Rumusan soal A
Terjemahkan ke dalam bahasa Inggris kalimat berikut dari bacaan tentang MLM: "Terkadang, margin keuntungan ini bisa mencapai 80%!"
Rumusan soal B
Skalakan bagian catatan yang dibuka dengan baris berisi "What distance from the camera does" dan ditutup dengan baris berisi "13.2 metres", kedua baris itu termasuk. Tulis ulang semua baris bagian tersebut saja, dengan setiap angka pada jawaban (koordinat dan jarak) dikalikan 0,55 lalu dibulatkan ke jumlah desimal semula, nilai setengah dibulatkan ke atas.
+++ Teks bacaan +++
Pada beberapa presentasi MLM yang saya ikuti (atau lebih tepatnya menjebak saya), mereka selalu melecehkan sistem penjualan door-to-door. “Untuk apa menjual seperti sales keliling, jika dengan merekrut distributor baru kita akan mendapatkan keuntungan lebih banyak?” Padahal pada kenyataannya sistem penjualan langsung ke masyarakat tanpa mengajak mereka menjadi distributor ternyata jauh lebih menguntungkan bagi kelompok distributor secara kolektif.

Singkatnya, menjual produk ke masyarakat non distributor sebanyak-banyaknya adalah sebenarnya yang harus dilakukan oleh kelompok distributor secara kolektif. Tetapi secara individu, merekrut masyarakat untuk dijadikan distributor jauh lebih menjanjikan.
Kesimpulannya, MLM yang baik adalah MLM yang memberi insentif lebih tinggi bagi distributornya untuk menjual produk ke anggota masyarakat non distributor ketimbang untuk merekrut distributor baru. Adakah MLM yang seperti itu? Saya pribadi belum menemukannya.

Jika ada manfaat yang nyata dengan menjadi ‘distributor’ MLM, maka itu adalah point nomor 1 di atas: untuk mendapatkan produk-produk dari produsen dengan harga diskon, dengan kata lain kelompok distributor menjadi mirip seperti keanggotaan klub belanja. Tetapi rasanya sebagian besar orang-orang memilih menjadi distributor bukan untuk mendapatkan produk-produk dengan harga diskon.

Kemudian ada masalah margin keuntungan. Untuk produk-produk yang dijual ke masyarakat non distributor melalui MLM, margin keuntungannya jauh lebih tinggi daripada jika dijual melalui jalur distribusi tradisional. Mengapa ini bisa terjadi? Karena distributor mendapatkan komisi dari produk-produk yang dijual ke masyarakat non distributor. Terkadang, margin keuntungan ini bisa mencapai 80%!

Bagaimana caranya menghitung margin keuntungan ini? Sebenarnya tidak sulit, hanya saja kita perlu mempelajari struktur komisi dari MLM yang bersangkutan. Singkatnya, harga produk setelah dikurangi komisi yang dibayarkan ke distributor akan tidak jauh berbeda seandainya produk yang bersangkutan dijual melalui jalur distribusi tradisional. Akibatnya, akan sangat sulit bagi distributor untuk menjual produk yang berkompetisi dengan produk lain yang dijual melalui jalur distribusi tradisional.
+++ Kumpulan catatan +++
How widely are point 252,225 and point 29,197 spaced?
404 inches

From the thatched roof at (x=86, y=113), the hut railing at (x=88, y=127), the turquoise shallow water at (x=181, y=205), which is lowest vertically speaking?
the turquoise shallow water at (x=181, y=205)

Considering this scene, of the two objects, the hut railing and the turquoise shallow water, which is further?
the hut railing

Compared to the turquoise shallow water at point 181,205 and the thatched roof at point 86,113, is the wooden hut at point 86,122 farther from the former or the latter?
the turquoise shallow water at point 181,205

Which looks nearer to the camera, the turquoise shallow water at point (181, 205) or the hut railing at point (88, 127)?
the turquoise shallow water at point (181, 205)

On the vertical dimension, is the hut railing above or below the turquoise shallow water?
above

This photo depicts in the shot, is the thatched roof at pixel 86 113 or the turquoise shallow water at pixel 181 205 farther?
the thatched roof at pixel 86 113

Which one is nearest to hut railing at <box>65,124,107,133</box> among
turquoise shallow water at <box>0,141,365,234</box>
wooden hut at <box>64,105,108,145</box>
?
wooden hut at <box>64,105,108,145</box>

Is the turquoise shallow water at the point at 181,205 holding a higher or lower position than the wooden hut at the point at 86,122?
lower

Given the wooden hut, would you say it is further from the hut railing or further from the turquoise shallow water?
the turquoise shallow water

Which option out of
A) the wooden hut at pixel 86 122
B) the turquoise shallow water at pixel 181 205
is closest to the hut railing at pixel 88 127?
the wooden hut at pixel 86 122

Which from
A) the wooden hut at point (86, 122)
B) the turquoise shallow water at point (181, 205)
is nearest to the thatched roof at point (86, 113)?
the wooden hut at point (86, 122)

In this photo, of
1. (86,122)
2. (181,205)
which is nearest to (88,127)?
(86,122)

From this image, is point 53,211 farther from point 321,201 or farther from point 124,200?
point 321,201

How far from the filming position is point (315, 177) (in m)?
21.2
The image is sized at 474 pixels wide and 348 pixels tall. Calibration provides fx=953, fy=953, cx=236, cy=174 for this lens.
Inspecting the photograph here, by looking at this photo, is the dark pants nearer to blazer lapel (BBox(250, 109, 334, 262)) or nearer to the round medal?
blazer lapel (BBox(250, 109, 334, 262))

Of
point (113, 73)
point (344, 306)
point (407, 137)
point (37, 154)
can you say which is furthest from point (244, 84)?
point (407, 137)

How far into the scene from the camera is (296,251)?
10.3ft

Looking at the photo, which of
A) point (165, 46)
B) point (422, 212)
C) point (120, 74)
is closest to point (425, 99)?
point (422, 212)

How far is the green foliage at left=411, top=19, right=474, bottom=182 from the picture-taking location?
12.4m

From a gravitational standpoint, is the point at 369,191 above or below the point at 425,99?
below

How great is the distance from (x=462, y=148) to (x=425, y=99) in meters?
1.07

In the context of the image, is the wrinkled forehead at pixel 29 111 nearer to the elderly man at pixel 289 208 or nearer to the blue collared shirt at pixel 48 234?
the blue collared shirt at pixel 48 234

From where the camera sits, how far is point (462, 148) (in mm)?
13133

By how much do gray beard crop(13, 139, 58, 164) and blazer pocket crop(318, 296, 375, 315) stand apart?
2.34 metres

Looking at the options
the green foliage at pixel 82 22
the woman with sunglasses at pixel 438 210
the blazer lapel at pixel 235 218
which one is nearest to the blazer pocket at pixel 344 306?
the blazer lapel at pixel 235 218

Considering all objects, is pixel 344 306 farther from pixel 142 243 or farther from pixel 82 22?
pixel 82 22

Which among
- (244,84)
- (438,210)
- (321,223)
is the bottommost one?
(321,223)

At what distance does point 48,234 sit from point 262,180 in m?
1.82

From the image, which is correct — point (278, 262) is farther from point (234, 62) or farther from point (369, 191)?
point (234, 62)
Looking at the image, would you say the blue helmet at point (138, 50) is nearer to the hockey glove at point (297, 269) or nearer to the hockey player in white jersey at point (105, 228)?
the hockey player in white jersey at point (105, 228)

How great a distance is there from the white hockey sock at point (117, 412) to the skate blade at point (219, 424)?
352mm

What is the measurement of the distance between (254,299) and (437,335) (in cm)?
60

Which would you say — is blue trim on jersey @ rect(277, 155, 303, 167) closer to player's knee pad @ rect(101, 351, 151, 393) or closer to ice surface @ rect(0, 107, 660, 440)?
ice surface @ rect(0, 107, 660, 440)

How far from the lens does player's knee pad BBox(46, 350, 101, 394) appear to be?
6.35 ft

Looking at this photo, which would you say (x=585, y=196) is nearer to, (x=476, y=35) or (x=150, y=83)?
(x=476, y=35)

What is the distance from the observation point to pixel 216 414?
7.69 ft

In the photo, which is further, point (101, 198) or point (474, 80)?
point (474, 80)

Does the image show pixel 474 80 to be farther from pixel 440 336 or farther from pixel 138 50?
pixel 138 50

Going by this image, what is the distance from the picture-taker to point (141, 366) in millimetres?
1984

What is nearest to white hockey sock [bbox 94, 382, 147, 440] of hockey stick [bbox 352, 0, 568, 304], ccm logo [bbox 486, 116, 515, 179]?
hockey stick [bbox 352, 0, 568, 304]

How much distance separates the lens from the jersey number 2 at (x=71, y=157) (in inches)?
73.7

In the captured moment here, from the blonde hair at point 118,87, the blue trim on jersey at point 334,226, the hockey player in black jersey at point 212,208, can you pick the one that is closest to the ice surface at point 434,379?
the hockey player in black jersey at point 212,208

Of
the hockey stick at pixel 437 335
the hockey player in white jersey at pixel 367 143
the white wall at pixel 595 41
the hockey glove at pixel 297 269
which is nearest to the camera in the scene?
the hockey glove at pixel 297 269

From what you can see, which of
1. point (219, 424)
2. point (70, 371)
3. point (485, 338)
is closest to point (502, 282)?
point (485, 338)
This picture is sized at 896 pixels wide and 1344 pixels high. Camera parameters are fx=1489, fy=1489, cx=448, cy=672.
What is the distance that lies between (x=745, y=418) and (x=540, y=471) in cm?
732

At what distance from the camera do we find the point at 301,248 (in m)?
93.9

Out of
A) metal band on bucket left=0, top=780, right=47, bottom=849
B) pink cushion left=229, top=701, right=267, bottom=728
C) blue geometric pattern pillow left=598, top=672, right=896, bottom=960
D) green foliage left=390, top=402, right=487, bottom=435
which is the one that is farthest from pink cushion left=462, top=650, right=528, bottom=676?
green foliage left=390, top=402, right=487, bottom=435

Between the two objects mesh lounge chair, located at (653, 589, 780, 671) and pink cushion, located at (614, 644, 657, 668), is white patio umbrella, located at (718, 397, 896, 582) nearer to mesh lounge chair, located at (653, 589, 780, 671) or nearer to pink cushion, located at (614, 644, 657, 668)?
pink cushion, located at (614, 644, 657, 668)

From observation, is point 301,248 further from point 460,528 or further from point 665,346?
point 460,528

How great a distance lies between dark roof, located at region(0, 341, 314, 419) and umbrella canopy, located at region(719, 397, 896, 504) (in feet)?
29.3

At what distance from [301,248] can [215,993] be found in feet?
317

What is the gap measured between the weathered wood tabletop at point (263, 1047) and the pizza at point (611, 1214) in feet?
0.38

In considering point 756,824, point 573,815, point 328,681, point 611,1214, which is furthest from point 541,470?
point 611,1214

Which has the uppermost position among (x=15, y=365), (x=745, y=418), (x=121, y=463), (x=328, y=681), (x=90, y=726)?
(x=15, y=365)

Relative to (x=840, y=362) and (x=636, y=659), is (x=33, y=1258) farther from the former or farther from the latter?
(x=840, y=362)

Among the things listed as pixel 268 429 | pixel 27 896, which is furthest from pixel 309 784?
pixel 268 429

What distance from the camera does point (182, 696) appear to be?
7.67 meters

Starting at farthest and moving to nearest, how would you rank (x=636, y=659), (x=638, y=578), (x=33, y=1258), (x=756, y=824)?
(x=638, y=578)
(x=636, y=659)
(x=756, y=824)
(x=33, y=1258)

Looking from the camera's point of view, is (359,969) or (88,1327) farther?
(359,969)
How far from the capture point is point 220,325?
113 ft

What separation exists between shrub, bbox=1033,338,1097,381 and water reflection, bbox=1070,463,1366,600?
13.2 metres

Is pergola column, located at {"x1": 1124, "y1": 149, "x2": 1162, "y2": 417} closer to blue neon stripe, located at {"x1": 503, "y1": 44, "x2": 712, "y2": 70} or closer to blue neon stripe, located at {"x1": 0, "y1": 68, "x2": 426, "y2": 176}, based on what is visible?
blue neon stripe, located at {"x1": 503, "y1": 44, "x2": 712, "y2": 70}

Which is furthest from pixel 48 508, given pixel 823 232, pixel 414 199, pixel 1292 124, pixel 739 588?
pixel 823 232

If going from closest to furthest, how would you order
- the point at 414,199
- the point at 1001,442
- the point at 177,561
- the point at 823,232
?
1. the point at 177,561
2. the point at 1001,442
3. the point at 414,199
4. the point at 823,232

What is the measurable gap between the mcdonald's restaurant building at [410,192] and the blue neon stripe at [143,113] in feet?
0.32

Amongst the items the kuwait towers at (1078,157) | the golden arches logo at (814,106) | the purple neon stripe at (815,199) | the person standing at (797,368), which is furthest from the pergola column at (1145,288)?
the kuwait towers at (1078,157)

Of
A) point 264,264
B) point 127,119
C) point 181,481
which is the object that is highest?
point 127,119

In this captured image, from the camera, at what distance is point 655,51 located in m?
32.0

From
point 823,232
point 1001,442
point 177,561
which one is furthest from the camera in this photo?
+++
Keluaran yang diharapkan A
Sometimes, this profit margin can reach 80%!

Keluaran yang diharapkan B
What distance from the camera does point (182, 696) appear to be?
4.22 meters

Starting at farthest and moving to nearest, how would you rank (x=636, y=659), (x=638, y=578), (x=33, y=1258), (x=756, y=824)?
(x=351, y=318)
(x=350, y=362)
(x=416, y=453)
(x=18, y=692)

Looking from the camera's point of view, is (359,969) or (88,1327) farther?
(197,533)
How far from the capture point is point 220,325?
62 ft

What separation exists between shrub, bbox=1033,338,1097,381 and water reflection, bbox=1070,463,1366,600?
7.3 metres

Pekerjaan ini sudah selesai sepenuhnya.